**BRANO**
A suo avviso quali fattori possono contribuire al miglioramento integrale nella qualità della vita umana in città come Roma? Quale ruolo può avere la Chiesa?

Leggere la realtà, conoscere il territorio e le persone che lo abitano è fondamentale. E’ il primo passo per amarlo. E’ importante saper leggere e rispettare il territorio avendo la pazienza di preparare il terreno. Prima di annunciare il Vangelo, o ‘seminare’, secondo l’immagine della nota parabola, è necessario preparare il terreno, che si traduce con l’entrare in una dinamica relazionale positiva. Ogni sacerdote, parroco o viceparroco deve essere consapevole che la parrocchia esiste prima e dopo di lui. Un sacerdote che arriva in una parrocchia, deve innanzitutto cercare di farsi conoscere e di conoscere lui stesso le situazioni, le persone, la storia del quartiere e della gente come anche le fatiche di chi lo ha preceduto nel ministero: solo dopo potrà avviare una promozione e una animazione gioiosa e generosa del quartiere e della comunità che lo abita annunciando ‘esplicitamente’ il Vangelo “opportunamente e inopportunamente”, come direbbe San Paolo.

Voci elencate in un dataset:
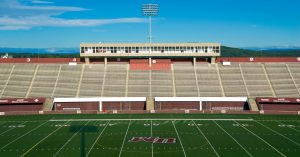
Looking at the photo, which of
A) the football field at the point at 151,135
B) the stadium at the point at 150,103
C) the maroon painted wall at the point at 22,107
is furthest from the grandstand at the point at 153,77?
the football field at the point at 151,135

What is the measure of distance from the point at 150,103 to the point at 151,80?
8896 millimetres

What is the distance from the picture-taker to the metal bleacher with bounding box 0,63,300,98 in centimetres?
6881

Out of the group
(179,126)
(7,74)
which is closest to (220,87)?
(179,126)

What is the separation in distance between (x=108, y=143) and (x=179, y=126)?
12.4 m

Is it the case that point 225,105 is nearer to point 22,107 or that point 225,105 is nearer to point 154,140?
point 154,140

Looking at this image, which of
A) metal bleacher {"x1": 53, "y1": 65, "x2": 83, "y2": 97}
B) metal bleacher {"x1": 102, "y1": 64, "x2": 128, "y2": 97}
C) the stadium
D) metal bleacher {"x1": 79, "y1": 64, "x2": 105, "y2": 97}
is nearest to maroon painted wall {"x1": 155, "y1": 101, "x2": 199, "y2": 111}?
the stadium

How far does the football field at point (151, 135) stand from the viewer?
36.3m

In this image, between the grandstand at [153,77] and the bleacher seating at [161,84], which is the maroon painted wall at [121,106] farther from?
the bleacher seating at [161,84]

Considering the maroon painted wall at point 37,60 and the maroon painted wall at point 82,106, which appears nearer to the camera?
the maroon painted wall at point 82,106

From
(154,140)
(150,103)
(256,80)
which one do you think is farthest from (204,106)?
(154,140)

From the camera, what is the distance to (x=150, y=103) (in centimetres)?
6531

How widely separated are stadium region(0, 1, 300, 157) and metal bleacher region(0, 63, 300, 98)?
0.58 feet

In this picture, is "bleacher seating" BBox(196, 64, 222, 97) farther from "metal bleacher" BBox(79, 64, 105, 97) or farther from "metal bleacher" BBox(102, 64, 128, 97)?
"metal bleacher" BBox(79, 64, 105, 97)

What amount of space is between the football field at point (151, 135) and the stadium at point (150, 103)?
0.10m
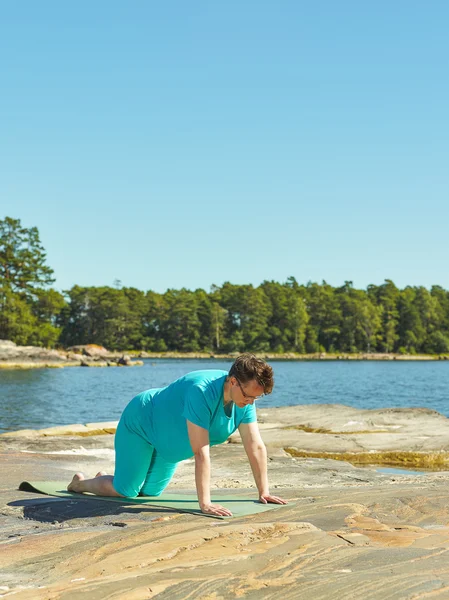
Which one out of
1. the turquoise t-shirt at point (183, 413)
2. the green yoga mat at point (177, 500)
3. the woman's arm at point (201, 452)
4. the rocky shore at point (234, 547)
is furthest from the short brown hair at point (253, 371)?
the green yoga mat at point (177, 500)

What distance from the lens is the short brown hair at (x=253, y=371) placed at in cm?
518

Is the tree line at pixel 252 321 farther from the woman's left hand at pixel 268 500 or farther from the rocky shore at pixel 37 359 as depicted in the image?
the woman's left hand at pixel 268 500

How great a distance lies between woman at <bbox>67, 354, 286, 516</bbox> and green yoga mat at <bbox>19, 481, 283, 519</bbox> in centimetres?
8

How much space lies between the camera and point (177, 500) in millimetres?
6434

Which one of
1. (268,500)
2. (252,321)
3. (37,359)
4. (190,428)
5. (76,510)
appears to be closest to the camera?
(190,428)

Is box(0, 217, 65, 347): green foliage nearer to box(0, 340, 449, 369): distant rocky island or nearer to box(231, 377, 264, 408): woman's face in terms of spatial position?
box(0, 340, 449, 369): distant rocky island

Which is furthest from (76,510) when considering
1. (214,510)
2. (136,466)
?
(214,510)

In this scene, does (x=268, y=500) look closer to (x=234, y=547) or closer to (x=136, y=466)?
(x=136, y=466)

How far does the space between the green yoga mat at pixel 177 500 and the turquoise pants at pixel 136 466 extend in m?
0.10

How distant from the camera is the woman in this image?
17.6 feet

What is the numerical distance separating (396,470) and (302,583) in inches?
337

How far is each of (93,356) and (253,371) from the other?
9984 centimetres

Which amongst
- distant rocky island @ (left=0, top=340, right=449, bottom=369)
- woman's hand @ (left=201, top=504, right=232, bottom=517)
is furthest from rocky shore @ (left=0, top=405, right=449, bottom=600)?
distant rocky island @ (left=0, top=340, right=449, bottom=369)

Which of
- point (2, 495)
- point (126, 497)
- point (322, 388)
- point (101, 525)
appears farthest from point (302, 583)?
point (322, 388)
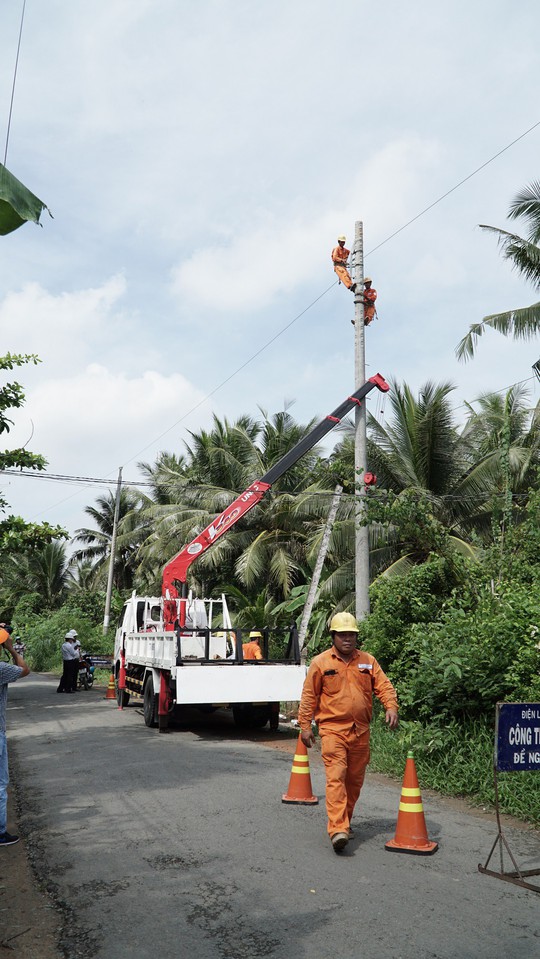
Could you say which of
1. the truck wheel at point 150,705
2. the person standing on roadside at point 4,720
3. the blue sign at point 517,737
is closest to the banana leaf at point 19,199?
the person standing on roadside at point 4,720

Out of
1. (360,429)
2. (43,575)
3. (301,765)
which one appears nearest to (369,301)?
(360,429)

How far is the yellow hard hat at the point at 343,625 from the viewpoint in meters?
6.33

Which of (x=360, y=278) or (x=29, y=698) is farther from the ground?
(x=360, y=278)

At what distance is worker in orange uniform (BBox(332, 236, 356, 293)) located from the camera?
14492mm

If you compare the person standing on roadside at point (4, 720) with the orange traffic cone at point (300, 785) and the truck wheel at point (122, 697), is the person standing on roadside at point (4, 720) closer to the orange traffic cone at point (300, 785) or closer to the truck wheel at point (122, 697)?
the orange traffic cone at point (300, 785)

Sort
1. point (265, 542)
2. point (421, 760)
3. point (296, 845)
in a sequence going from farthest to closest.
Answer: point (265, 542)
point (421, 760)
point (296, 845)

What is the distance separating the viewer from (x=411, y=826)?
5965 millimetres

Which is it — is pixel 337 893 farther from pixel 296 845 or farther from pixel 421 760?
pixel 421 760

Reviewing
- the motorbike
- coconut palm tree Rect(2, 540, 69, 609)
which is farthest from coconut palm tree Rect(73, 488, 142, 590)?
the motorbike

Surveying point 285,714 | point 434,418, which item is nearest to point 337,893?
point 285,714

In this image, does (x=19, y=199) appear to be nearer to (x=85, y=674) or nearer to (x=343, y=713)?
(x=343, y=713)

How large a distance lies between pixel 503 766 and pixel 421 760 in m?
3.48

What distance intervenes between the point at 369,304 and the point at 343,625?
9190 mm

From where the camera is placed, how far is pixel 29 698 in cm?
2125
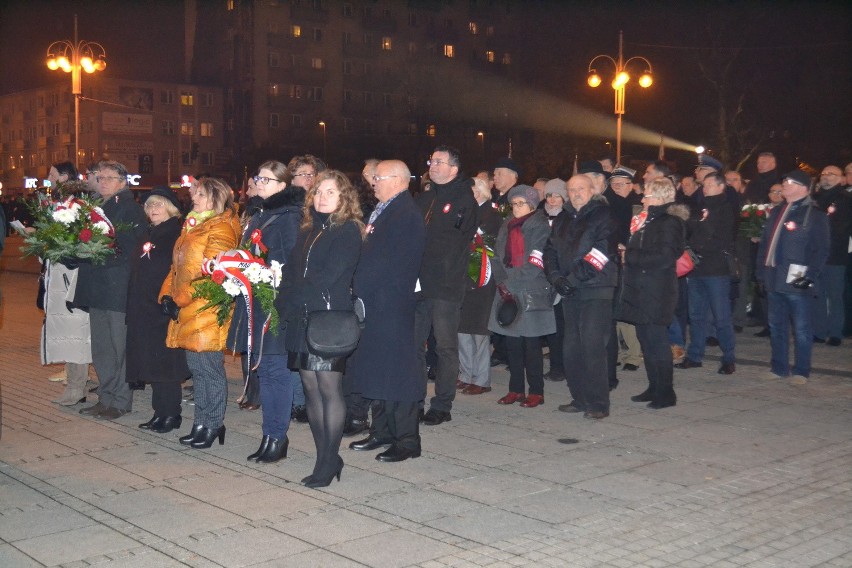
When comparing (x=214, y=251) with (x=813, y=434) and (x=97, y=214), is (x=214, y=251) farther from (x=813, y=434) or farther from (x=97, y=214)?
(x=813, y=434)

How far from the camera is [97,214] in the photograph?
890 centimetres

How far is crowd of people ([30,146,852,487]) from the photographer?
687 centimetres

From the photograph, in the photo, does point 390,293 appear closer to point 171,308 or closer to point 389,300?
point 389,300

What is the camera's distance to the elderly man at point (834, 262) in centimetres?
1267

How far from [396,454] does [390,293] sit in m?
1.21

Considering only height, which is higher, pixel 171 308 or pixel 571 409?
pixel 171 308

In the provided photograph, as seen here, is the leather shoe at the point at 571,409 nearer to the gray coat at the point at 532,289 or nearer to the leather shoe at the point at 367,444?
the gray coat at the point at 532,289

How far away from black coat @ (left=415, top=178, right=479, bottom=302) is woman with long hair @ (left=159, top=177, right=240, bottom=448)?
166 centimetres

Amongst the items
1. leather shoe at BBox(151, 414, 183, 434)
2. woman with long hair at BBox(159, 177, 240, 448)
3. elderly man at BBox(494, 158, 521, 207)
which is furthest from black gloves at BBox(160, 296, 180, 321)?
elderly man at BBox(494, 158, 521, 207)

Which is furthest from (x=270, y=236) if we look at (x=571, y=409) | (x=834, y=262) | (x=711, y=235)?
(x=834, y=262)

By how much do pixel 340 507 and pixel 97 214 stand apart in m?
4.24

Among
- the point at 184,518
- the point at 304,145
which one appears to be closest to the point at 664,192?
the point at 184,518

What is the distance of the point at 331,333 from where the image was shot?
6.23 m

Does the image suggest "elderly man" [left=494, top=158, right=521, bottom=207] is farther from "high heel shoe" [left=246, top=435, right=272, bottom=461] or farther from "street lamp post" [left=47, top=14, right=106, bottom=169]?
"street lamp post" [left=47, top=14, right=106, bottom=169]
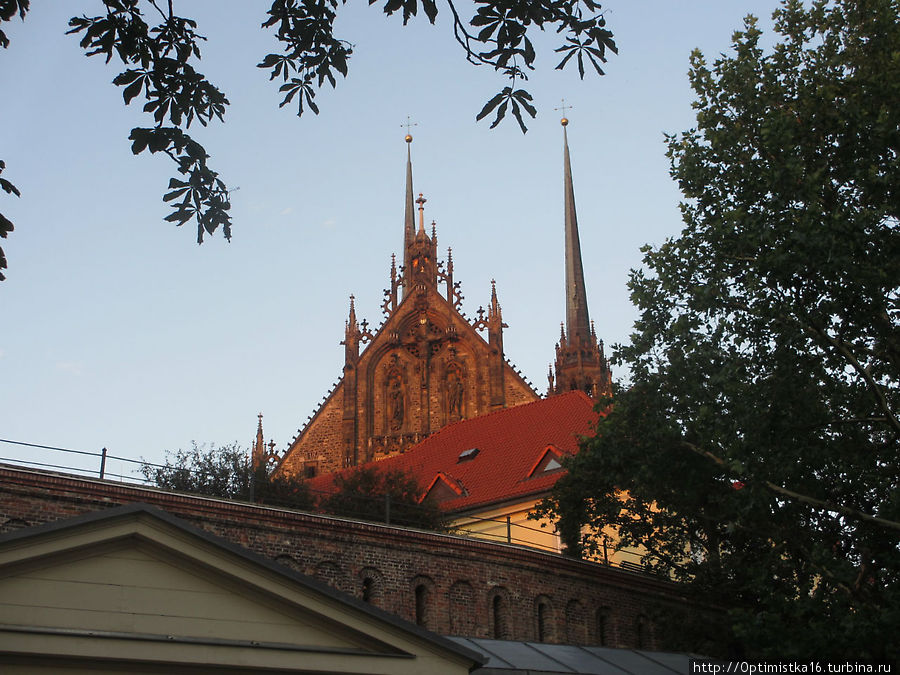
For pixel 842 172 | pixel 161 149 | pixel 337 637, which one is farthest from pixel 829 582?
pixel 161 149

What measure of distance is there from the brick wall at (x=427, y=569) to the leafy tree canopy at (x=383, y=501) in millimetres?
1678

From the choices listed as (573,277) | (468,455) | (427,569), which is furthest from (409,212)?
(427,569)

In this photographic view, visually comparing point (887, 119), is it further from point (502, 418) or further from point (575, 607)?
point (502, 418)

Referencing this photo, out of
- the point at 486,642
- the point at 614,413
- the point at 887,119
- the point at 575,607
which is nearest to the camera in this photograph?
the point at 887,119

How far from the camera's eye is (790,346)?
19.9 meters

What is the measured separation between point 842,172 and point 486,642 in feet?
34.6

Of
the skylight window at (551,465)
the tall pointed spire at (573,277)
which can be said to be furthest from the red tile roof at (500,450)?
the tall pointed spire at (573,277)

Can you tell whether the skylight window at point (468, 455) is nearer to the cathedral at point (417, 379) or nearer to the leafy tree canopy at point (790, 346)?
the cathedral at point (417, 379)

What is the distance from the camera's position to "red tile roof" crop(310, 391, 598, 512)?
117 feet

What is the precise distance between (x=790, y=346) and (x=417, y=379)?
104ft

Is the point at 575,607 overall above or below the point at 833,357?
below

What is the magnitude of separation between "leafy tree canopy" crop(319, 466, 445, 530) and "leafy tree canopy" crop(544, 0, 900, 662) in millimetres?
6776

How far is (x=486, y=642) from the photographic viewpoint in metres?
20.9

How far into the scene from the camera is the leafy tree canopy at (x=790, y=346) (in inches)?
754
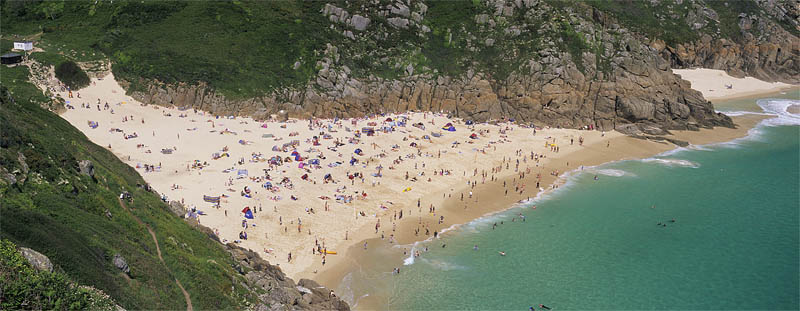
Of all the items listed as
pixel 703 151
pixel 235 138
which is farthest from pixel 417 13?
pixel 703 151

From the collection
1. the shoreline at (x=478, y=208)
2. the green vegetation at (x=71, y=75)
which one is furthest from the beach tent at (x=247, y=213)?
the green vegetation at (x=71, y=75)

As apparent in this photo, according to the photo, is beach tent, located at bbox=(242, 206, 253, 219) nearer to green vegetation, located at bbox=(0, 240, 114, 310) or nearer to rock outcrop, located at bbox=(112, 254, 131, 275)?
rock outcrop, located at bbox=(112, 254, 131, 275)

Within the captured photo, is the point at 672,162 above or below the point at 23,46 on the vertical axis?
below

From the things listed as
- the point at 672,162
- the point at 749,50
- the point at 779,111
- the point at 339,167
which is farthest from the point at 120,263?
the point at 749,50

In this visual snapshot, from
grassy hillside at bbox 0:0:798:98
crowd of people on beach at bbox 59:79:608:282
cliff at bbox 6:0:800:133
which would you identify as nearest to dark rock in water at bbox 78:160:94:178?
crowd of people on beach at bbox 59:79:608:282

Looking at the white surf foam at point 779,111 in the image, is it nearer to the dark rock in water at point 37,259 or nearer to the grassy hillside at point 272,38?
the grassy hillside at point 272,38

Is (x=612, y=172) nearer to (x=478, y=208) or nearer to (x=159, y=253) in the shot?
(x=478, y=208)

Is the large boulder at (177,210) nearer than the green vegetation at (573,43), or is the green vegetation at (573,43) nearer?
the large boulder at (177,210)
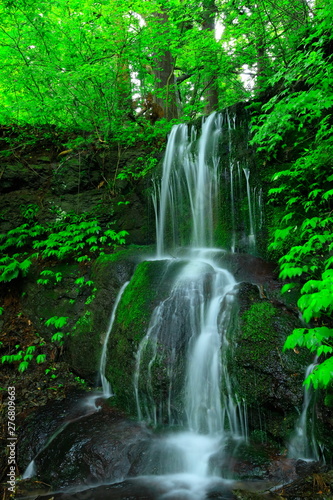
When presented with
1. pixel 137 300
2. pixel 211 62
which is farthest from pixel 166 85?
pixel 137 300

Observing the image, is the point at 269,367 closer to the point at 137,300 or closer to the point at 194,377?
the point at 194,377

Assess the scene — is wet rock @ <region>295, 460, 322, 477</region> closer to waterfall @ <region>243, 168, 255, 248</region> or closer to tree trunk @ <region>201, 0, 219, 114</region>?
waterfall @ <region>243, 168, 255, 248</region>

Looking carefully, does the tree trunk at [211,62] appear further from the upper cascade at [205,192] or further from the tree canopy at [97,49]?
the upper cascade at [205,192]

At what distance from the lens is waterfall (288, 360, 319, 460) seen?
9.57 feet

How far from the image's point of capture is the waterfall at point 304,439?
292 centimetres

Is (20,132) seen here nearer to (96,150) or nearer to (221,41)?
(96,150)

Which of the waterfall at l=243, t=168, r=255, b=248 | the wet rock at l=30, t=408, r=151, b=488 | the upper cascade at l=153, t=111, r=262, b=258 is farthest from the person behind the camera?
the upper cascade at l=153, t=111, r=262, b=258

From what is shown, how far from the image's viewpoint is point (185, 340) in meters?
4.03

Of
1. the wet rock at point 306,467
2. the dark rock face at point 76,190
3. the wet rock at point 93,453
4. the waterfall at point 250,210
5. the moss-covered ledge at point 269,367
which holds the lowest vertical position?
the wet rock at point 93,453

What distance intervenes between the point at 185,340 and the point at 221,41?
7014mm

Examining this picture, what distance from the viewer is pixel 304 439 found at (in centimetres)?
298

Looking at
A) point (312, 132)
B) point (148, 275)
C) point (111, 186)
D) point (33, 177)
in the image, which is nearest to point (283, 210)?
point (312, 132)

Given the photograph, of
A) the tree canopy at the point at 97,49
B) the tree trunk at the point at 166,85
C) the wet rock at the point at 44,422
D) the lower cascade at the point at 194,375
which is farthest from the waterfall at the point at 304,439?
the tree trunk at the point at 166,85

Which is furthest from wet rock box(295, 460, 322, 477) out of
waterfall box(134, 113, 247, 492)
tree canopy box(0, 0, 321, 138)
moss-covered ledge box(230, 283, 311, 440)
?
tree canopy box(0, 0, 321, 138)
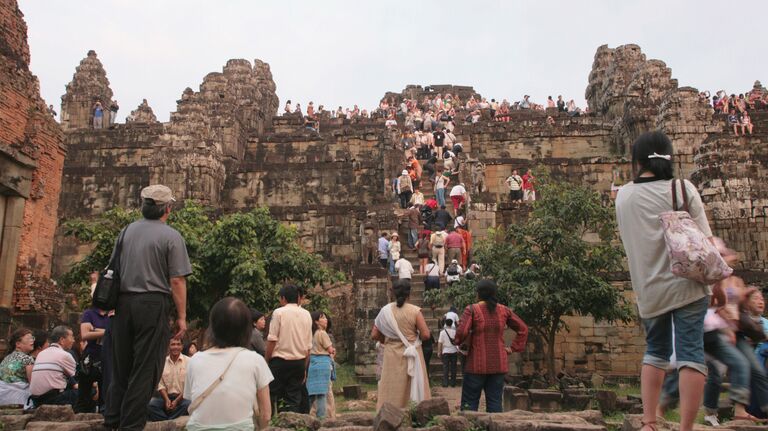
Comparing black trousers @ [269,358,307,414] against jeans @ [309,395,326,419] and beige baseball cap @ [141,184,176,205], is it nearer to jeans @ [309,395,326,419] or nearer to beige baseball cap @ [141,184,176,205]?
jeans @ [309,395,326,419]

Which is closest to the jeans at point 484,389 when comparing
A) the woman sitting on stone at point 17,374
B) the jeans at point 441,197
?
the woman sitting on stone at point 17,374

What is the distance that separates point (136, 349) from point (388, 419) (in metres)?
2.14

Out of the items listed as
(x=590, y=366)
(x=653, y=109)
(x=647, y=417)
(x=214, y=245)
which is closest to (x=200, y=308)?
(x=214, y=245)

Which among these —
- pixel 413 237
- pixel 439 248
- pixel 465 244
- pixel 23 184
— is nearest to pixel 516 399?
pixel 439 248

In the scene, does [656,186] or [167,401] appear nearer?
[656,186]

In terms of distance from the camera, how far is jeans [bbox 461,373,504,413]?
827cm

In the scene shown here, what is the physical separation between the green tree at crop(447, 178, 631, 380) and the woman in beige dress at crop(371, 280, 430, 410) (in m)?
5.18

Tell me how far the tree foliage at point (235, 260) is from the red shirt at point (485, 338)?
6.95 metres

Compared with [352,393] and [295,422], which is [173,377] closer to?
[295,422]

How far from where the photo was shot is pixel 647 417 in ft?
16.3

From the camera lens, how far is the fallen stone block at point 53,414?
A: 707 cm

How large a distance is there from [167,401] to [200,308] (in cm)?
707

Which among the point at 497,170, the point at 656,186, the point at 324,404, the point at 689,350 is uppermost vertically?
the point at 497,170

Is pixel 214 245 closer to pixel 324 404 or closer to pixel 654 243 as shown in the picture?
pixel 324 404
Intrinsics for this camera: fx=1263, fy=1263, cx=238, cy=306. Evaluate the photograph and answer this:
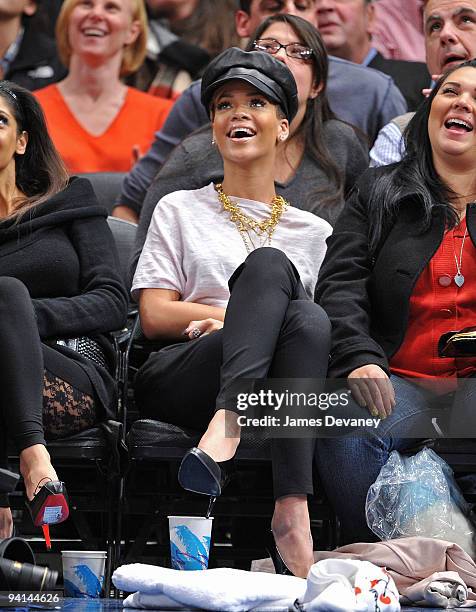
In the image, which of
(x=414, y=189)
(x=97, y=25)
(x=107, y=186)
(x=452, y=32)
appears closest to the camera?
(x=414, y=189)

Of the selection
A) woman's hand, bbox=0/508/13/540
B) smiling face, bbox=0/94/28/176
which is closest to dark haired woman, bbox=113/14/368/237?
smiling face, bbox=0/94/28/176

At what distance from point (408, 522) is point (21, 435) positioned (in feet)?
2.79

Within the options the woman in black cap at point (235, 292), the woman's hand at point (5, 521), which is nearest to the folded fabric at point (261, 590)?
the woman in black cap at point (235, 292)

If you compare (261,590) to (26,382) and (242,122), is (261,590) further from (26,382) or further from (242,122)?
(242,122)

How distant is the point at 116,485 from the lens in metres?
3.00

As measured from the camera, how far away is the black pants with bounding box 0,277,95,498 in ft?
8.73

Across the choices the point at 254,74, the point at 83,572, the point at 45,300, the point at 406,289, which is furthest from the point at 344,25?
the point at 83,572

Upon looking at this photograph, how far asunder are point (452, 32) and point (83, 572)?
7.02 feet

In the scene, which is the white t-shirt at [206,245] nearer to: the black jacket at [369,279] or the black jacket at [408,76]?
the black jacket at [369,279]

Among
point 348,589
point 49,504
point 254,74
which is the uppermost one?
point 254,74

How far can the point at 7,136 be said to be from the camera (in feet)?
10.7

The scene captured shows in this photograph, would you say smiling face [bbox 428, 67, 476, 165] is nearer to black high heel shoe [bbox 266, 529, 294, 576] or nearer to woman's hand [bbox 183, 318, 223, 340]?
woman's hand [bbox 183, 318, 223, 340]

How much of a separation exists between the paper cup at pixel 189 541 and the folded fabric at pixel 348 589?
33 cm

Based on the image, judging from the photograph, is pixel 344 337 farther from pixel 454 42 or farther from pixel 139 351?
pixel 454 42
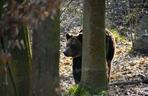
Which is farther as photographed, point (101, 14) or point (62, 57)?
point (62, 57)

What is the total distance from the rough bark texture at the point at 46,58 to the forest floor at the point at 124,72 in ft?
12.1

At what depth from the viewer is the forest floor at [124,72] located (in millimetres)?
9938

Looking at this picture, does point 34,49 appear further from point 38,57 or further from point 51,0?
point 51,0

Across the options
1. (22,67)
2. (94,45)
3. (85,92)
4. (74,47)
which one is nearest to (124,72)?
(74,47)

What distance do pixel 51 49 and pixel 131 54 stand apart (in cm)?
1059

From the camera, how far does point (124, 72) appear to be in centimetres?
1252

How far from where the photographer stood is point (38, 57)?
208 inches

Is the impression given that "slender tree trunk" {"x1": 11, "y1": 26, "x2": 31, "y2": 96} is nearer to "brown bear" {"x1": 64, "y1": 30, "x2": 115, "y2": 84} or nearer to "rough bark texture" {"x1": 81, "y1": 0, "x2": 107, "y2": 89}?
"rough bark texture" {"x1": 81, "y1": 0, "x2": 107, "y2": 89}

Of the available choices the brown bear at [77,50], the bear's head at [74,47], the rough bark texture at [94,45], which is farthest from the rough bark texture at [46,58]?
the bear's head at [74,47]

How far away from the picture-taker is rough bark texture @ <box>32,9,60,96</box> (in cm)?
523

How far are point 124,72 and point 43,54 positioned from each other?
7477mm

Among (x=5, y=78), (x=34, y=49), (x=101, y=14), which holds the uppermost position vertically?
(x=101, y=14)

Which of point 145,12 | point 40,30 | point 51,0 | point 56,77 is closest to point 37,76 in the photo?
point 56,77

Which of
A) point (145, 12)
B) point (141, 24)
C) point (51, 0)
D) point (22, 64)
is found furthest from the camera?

**CONSEGNA 1**
Ricopia dal brano il passo che va da "A suo avviso" a "avere la Chiesa?".
**CONSEGNA 2**
Elenca tutte le cose che, secondo il brano, un sacerdote appena arrivato in una parrocchia deve cercare di conoscere.

**SOLUZIONE 1**
A suo avviso quali fattori possono contribuire al miglioramento integrale nella qualità della vita umana in città come Roma? Quale ruolo può avere la Chiesa?

**SOLUZIONE 2**
- le situazioni
- le persone
- la storia del quartiere e della gente
- le fatiche di chi lo ha preceduto nel ministero